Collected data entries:
↓↓↓
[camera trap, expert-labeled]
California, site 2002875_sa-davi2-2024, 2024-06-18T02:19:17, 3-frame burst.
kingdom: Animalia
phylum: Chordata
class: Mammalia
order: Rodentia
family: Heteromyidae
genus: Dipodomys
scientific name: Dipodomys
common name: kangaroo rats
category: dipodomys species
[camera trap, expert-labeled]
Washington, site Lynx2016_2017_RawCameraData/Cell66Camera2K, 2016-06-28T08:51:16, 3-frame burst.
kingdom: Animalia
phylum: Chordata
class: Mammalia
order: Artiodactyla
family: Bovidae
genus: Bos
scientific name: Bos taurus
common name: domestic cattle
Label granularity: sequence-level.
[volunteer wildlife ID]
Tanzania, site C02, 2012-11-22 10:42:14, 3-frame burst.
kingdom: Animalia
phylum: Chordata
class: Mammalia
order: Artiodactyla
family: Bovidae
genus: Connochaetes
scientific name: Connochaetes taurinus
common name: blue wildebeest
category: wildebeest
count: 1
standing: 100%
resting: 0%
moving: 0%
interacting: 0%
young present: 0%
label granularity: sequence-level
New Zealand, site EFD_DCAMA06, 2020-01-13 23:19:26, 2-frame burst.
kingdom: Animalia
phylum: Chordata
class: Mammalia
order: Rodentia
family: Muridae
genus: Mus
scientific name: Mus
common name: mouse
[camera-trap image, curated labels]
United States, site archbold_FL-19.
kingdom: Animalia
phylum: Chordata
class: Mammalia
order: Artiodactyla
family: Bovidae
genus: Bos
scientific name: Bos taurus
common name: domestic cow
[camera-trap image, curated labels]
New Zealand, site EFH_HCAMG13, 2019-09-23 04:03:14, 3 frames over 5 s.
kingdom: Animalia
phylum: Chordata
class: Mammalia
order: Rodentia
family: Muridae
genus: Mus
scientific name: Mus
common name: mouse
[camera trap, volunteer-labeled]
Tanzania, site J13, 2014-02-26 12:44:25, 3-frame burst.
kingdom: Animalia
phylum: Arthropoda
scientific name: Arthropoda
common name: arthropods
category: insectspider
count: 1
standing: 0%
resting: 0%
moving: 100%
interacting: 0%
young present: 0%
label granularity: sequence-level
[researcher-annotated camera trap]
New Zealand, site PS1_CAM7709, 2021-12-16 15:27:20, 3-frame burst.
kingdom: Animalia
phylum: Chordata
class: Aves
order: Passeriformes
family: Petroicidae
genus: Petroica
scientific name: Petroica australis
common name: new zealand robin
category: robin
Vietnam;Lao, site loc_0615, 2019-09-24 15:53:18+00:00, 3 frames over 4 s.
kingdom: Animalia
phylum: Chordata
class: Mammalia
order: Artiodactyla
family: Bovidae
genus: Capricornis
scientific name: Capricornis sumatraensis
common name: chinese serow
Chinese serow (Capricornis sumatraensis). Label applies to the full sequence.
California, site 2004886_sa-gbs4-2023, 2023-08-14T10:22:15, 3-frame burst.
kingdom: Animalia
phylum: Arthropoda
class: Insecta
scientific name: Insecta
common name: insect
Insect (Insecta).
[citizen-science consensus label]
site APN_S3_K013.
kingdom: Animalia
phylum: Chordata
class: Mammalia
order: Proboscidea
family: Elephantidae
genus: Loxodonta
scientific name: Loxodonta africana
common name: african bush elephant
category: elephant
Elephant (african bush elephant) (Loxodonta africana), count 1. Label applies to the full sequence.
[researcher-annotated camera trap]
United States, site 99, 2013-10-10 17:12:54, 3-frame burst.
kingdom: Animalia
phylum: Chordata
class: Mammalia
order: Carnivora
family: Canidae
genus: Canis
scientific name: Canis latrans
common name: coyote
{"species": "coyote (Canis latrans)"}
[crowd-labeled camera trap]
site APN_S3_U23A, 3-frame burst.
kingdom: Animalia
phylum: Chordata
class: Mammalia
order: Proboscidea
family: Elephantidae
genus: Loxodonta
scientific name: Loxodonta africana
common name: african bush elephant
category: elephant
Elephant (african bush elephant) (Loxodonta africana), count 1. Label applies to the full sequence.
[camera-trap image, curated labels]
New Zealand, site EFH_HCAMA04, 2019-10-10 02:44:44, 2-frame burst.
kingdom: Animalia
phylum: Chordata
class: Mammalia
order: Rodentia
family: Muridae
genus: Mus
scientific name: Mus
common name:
↑↑↑
Make an exact copy of every line in the data.

[camera trap, expert-labeled]
California, site 2002875_sa-davi2-2024, 2024-06-18T02:19:17, 3-frame burst.
kingdom: Animalia
phylum: Chordata
class: Mammalia
order: Rodentia
family: Heteromyidae
genus: Dipodomys
scientific name: Dipodomys
common name: kangaroo rats
category: dipodomys species
[camera trap, expert-labeled]
Washington, site Lynx2016_2017_RawCameraData/Cell66Camera2K, 2016-06-28T08:51:16, 3-frame burst.
kingdom: Animalia
phylum: Chordata
class: Mammalia
order: Artiodactyla
family: Bovidae
genus: Bos
scientific name: Bos taurus
common name: domestic cattle
Label granularity: sequence-level.
[volunteer wildlife ID]
Tanzania, site C02, 2012-11-22 10:42:14, 3-frame burst.
kingdom: Animalia
phylum: Chordata
class: Mammalia
order: Artiodactyla
family: Bovidae
genus: Connochaetes
scientific name: Connochaetes taurinus
common name: blue wildebeest
category: wildebeest
count: 1
standing: 100%
resting: 0%
moving: 0%
interacting: 0%
young present: 0%
label granularity: sequence-level
New Zealand, site EFD_DCAMA06, 2020-01-13 23:19:26, 2-frame burst.
kingdom: Animalia
phylum: Chordata
class: Mammalia
order: Rodentia
family: Muridae
genus: Mus
scientific name: Mus
common name: mouse
[camera-trap image, curated labels]
United States, site archbold_FL-19.
kingdom: Animalia
phylum: Chordata
class: Mammalia
order: Artiodactyla
family: Bovidae
genus: Bos
scientific name: Bos taurus
common name: domestic cow
[camera-trap image, curated labels]
New Zealand, site EFH_HCAMG13, 2019-09-23 04:03:14, 3 frames over 5 s.
kingdom: Animalia
phylum: Chordata
class: Mammalia
order: Rodentia
family: Muridae
genus: Mus
scientific name: Mus
common name: mouse
[camera trap, volunteer-labeled]
Tanzania, site J13, 2014-02-26 12:44:25, 3-frame burst.
kingdom: Animalia
phylum: Arthropoda
scientific name: Arthropoda
common name: arthropods
category: insectspider
count: 1
standing: 0%
resting: 0%
moving: 100%
interacting: 0%
young present: 0%
label granularity: sequence-level
[researcher-annotated camera trap]
New Zealand, site PS1_CAM7709, 2021-12-16 15:27:20, 3-frame burst.
kingdom: Animalia
phylum: Chordata
class: Aves
order: Passeriformes
family: Petroicidae
genus: Petroica
scientific name: Petroica australis
common name: new zealand robin
category: robin
Vietnam;Lao, site loc_0615, 2019-09-24 15:53:18+00:00, 3 frames over 4 s.
kingdom: Animalia
phylum: Chordata
class: Mammalia
order: Artiodactyla
family: Bovidae
genus: Capricornis
scientific name: Capricornis sumatraensis
common name: chinese serow
Chinese serow (Capricornis sumatraensis). Label applies to the full sequence.
California, site 2004886_sa-gbs4-2023, 2023-08-14T10:22:15, 3-frame burst.
kingdom: Animalia
phylum: Arthropoda
class: Insecta
scientific name: Insecta
common name: insect
Insect (Insecta).
[citizen-science consensus label]
site APN_S3_K013.
kingdom: Animalia
phylum: Chordata
class: Mammalia
order: Proboscidea
family: Elephantidae
genus: Loxodonta
scientific name: Loxodonta africana
common name: african bush elephant
category: elephant
Elephant (african bush elephant) (Loxodonta africana), count 1. Label applies to the full sequence.
[researcher-annotated camera trap]
United States, site 99, 2013-10-10 17:12:54, 3-frame burst.
kingdom: Animalia
phylum: Chordata
class: Mammalia
order: Carnivora
family: Canidae
genus: Canis
scientific name: Canis latrans
common name: coyote
{"species": "coyote (Canis latrans)"}
[crowd-labeled camera trap]
site APN_S3_U23A, 3-frame burst.
kingdom: Animalia
phylum: Chordata
class: Mammalia
order: Proboscidea
family: Elephantidae
genus: Loxodonta
scientific name: Loxodonta africana
common name: african bush elephant
category: elephant
Elephant (african bush elephant) (Loxodonta africana), count 1. Label applies to the full sequence.
[camera-trap image, curated labels]
New Zealand, site EFH_HCAMA04, 2019-10-10 02:44:44, 2-frame burst.
kingdom: Animalia
phylum: Chordata
class: Mammalia
order: Rodentia
family: Muridae
genus: Mus
scientific name: Mus
common name:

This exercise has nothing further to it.